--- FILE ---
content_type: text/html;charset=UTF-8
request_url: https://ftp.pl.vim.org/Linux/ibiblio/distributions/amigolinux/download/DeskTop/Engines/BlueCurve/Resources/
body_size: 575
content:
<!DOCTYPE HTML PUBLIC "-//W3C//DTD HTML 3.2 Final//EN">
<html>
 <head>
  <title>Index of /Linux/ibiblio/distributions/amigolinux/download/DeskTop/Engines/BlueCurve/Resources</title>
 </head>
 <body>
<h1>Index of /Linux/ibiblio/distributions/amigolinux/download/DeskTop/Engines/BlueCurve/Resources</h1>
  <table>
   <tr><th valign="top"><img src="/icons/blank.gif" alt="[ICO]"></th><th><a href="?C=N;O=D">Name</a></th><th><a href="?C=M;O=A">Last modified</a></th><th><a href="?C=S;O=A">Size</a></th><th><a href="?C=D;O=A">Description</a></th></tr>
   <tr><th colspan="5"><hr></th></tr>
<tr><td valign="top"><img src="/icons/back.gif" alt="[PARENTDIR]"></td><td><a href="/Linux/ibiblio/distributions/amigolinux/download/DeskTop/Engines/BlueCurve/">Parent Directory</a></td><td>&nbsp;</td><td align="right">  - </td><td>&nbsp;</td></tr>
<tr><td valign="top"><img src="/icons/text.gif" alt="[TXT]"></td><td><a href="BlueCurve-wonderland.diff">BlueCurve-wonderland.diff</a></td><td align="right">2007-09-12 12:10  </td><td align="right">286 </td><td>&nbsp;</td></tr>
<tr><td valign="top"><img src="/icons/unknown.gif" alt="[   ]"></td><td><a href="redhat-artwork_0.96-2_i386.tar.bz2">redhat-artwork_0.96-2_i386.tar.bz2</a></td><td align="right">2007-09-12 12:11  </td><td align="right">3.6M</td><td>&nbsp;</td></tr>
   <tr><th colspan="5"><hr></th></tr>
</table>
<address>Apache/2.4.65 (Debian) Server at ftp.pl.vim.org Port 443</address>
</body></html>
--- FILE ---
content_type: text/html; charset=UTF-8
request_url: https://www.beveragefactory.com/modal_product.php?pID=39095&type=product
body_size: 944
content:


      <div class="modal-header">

**INSTRUCTIONS FOR THE TASK:**
After counting the lines above that include the word "DeskTop", give only the number.

**SOLVED PROBLEM:**
4